The stars were more difficult, as we were required to create a skybox which can be seen in the given code below:

// John Bucknam & Chris Pryer's HackPrinceton Fall 2016 Github Repository
// https://github.com/johnsbuck/hackprinceton-fall2016/blob/master/public/globe.js

function init() {
  ...
  var backgroundMesh = new THREE.Mesh(new THREE.BoxGeometry(10000, 10000, 10000), new THREE.MeshBasicMaterial({

    map: texture,

    side: THREE.DoubleSide

  }));

  scene.add(backgroundMesh);
  ...
}

Future Changes

There are some issues that we would like to fix, such as how points are overlapping each other. We would instead like to create regions or use some type of clustering algorithm that would better show our meteorite data in a more, presentable fashion. We would also like to make the points into circles instead of squares as they are now.
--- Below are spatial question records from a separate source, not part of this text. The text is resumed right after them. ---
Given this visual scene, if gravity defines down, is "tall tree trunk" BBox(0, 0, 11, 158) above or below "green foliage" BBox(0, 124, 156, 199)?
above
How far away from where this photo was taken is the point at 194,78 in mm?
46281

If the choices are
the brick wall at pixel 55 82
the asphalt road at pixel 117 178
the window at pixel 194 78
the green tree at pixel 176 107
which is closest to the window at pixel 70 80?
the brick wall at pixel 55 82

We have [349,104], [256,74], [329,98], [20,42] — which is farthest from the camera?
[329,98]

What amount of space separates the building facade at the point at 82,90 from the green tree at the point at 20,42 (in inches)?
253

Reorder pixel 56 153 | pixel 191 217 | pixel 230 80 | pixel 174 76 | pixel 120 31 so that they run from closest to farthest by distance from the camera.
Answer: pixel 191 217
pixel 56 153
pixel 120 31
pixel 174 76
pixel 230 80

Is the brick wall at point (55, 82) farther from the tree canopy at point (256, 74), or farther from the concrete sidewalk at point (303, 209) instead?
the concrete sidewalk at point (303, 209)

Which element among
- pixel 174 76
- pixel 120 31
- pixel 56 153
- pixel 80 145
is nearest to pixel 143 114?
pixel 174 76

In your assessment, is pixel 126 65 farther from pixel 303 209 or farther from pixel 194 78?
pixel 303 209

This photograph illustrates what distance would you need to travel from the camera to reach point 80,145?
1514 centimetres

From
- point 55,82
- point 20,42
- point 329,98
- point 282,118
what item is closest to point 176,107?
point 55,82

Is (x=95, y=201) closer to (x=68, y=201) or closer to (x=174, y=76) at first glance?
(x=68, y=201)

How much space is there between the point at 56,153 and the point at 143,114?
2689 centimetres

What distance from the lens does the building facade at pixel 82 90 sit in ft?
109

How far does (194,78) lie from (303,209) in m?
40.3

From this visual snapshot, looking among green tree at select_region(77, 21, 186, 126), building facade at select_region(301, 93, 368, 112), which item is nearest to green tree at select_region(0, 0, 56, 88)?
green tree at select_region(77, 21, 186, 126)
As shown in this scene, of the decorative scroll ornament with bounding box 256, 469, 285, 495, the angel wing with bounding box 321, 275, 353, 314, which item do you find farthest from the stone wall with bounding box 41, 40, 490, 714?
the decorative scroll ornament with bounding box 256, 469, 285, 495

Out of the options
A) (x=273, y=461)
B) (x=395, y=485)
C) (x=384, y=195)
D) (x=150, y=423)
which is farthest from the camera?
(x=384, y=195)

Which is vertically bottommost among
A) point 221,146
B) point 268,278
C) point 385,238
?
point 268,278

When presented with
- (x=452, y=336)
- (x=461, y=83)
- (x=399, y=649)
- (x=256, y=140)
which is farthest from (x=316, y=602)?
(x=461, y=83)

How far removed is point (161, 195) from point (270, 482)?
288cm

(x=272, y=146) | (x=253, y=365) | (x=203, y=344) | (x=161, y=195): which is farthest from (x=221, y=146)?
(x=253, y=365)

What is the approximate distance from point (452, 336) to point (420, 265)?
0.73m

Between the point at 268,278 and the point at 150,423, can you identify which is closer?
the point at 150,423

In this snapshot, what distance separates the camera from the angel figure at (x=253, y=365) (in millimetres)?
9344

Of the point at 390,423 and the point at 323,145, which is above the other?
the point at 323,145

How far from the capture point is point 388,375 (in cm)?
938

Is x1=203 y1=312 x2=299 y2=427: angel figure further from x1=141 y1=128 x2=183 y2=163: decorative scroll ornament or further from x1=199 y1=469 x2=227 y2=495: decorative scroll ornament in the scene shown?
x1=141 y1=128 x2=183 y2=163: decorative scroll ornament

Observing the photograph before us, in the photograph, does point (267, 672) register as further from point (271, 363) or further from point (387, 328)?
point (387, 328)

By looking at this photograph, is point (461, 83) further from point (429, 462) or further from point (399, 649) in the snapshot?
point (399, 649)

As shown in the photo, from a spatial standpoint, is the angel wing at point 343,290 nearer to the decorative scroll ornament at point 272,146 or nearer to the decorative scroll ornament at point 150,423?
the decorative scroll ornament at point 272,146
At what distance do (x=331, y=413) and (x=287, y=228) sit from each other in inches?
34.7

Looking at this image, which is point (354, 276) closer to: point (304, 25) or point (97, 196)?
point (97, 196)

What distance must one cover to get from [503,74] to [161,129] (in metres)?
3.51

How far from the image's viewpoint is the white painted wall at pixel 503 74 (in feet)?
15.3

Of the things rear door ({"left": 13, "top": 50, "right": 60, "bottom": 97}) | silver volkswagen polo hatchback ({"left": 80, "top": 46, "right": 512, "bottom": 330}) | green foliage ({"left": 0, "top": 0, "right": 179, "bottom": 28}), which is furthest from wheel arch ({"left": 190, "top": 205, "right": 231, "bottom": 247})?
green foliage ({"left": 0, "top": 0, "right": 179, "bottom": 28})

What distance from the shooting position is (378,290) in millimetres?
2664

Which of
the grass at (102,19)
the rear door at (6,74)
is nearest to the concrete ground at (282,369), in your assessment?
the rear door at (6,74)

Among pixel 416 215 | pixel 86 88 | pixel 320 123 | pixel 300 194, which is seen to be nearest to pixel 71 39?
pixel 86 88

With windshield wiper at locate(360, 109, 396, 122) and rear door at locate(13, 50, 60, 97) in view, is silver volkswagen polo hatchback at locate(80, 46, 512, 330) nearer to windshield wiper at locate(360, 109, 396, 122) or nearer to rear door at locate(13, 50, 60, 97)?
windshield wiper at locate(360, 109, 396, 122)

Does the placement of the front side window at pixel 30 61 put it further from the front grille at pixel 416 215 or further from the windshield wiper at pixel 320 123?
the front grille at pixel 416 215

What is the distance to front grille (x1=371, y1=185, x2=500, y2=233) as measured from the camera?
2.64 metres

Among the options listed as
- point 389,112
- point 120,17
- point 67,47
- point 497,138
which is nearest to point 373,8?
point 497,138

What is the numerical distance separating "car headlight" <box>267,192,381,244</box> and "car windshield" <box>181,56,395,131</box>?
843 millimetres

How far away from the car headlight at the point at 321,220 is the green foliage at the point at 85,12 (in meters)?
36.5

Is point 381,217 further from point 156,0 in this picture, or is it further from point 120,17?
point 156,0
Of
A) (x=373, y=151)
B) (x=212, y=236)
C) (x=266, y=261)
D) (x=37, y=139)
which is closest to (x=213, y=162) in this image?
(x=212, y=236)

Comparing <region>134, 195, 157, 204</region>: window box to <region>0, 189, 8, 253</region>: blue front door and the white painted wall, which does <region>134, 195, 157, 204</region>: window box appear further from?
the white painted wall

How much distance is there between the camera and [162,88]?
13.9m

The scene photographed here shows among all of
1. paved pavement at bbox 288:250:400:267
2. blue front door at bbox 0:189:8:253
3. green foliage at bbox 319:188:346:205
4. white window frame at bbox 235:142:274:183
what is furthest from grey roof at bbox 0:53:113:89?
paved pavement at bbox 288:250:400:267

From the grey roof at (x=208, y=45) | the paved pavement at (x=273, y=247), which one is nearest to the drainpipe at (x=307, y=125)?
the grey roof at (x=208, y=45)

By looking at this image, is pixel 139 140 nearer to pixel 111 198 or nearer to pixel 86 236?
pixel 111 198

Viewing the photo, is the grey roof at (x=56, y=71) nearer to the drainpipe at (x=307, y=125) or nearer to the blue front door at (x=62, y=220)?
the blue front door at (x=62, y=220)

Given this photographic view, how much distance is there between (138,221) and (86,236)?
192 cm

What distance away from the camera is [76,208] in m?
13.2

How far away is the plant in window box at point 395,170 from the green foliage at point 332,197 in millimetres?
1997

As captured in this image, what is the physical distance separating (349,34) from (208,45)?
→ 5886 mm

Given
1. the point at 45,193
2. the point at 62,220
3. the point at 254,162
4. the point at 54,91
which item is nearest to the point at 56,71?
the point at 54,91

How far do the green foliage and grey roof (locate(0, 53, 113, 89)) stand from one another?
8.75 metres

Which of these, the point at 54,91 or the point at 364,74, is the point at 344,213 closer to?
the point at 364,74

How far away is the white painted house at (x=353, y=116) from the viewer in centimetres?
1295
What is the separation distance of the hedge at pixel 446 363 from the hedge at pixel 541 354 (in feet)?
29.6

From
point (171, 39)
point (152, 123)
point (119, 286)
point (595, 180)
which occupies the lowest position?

We’d also like to add some major features, including referencing these meteorites to other web data by clicking on the individual point and populating the data using some Google Search API or Amazon’s Common Crawl. We’d also like to have ba sic data, such as mass and geo-location, visible when hovering over individual points.

Conclusion

Overall, the project was very entertaining and gave us an interesting look into not only basic data visualization, but 3D graphics development as well using the globe.js graphics engine. We are planning on doing more with Way Too Meteor in the future, and I’m sure to add another post when on those changes I get the chance.

For now, here is the link to the live web site if you want to view it yourself:

Link: Way Too Meteor Firebase App

I would like to thank Princeton and the people who ran HackPrinceton for giving us the time, space, and food while we were able to work on our personal projects.